Shortly after graduating from UTS you were hired by Australian Galaxy Cruises as a
financial analyst and have so far impressed senior management with your finance
knowledge. The CFO (James Milner) has asked you to perform a financial analysis of
a new superliner using a purpose-built preformatted EXCEL spreadsheet. You are
very excited because you get to apply the capital budgeting skills that you learnt at
University. Your analysis will be provided to the Board of Directors who will
formally decide on the new superliner investment, based largely on your
recommendation. The CEO‟s and CFO‟s salary will stay at $220,000 and $170,000
respectively, if the Board approves the investment in the new superliner.
2. Six-months ago Australian Galaxy Cruises paid TIA Consulting Group $250,000 to
conduct initial analysis of the cash flows associated with the Pacific Dream
3. The purchase price of the new superliner, Pacific Dream, is $37 million. The
purchase transaction will occur today and, as explained in paragraph 16, it will be
partially funded with $7 million cash. To determine the tax-approved depreciation of
Pacific Dream one needs to refer to the Australian Tax Office (ATO) Taxation Ruling
TR2000/18 to determine the effective life. Superliners such as Pacific Dream are
classified under the „Ships and steamers‟ category of „Water Transport‟ and therefore
qualifies for an effective life of 20 years.
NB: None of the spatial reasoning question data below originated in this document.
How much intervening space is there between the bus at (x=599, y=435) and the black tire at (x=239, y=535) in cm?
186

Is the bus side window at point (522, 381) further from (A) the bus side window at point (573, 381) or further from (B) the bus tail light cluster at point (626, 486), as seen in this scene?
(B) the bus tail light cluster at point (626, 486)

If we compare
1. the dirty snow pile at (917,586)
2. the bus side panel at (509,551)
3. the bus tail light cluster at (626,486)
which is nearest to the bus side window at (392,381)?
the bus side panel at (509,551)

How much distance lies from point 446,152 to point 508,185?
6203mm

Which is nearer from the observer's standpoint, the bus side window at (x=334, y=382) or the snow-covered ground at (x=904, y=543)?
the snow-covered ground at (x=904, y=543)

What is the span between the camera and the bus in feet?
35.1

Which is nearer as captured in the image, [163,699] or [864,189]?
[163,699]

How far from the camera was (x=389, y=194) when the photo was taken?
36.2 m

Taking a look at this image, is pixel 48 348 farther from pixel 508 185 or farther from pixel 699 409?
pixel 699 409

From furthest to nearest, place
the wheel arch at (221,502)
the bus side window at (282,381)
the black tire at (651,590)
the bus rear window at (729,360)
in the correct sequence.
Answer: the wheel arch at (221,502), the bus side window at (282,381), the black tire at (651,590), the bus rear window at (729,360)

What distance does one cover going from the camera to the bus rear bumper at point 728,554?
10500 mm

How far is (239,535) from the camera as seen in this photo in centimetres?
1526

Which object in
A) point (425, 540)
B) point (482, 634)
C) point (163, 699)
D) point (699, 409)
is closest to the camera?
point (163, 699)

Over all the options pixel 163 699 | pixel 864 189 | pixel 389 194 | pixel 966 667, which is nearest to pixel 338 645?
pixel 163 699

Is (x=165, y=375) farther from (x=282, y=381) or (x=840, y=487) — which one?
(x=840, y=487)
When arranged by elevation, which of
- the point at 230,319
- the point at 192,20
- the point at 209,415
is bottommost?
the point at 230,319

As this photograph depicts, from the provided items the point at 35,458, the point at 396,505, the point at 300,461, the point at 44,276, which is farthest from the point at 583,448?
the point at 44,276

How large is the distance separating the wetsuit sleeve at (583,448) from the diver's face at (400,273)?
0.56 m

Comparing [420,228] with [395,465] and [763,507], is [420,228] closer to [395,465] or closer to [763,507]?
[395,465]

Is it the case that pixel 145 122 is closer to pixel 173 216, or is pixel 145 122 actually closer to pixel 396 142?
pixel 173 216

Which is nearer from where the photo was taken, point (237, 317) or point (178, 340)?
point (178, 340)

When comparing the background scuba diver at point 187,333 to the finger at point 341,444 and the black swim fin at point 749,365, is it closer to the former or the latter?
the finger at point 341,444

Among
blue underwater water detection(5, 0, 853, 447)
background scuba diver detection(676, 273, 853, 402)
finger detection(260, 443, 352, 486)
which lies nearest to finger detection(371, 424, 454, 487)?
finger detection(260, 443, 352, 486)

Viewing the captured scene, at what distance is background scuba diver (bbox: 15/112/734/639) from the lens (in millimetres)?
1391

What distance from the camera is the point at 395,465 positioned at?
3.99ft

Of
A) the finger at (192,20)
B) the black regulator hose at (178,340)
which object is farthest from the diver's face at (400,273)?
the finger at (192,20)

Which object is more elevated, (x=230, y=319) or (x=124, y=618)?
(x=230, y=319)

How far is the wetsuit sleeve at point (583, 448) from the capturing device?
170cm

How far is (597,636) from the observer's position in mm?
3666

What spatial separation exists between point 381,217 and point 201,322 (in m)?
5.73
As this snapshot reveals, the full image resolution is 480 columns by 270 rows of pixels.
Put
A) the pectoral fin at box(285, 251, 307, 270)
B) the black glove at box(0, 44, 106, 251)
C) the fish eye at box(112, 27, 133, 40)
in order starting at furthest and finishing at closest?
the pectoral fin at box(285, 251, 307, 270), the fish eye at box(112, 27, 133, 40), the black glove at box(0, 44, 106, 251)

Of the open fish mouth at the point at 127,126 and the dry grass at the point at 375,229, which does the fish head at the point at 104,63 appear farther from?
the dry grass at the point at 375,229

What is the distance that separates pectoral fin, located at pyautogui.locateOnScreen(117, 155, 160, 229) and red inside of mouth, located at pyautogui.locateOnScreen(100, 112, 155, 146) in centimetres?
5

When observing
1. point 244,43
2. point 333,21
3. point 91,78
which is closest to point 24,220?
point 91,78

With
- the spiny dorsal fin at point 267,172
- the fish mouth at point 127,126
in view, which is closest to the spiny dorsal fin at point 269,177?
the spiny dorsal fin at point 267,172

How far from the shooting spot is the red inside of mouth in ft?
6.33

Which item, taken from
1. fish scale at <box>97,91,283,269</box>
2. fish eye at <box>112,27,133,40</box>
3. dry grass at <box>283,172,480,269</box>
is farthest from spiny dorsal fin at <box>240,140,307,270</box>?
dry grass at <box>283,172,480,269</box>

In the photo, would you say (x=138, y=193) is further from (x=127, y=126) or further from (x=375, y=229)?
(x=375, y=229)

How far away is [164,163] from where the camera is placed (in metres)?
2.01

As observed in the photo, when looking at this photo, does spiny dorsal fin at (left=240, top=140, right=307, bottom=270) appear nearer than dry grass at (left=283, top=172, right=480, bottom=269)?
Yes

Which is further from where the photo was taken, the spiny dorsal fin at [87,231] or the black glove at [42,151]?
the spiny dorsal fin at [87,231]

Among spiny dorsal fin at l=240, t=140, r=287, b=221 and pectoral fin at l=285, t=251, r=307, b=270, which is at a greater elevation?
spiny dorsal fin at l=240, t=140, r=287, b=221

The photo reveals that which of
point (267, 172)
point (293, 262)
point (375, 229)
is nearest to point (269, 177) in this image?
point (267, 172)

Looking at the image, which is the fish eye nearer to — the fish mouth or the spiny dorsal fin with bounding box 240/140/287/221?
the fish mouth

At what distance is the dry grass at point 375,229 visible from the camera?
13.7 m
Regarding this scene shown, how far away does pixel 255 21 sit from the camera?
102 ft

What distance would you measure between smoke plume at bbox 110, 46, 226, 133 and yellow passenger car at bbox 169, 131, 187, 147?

4. The sales team are quite excited with the new liner as it will increase the number of
cruises that they can offer each year. Steven advises James that Pacific Dream has the
capacity to operate 32 cruises a year. Based on 1,870 passengers and assuming
standard pricing, Pacific Dream is forecasted to generate cash sales of $34.6 million
each year. In order to ensure high occupancy levels when Pacific Dream is added to
the fleet, Australian Galaxy Cruises will heavily promote the new vessel through an
extensive $2.3 million annual marketing campaign in years 1 to 3. Steven tells James
that to save money he must reduce the current total annual advertising budget of the
existing cruises (Southern Dream and Eastern Dream) from $6.2 million to $5.5
million per year in years 1 to 3 only. The reduced advertising will not impact the sales
of Southern Dream and Eastern Dream.


5. The initial euphoria generated by the promotion will allow Australian Galaxy
Cruises to add a premium to the standard prices. The premium prices will mean total
sales revenue for Pacific Dream of $37 million per year for years 1 to 4. For years 5 to
10, prices will revert to standard pricing levels and annual cash sales will revert to
$34.6 million. All sales are by credit card with instant funds transfer to Australian
Galaxy Cruises‟ bank account. Australian Galaxy Cruises‟ policy of not allowing
credit sales means they will not have any accounts receivable, and consequently have
zero defaults. James has enquired about the impact on sales of the existing Australian
Galaxy Cruises fleet (Southern Dream and Eastern Dream) and the sales team respond
that the impact on the two cruise liners is irrelevant. They state the only relevant sales
figure to justify the Pacific Dream investment is the sales that the new superliner itself
6. John Barnes is the firm accountant who works closely with James. John estimates
employee costs directly associated with Pacific Dream assuming a crew size of 296.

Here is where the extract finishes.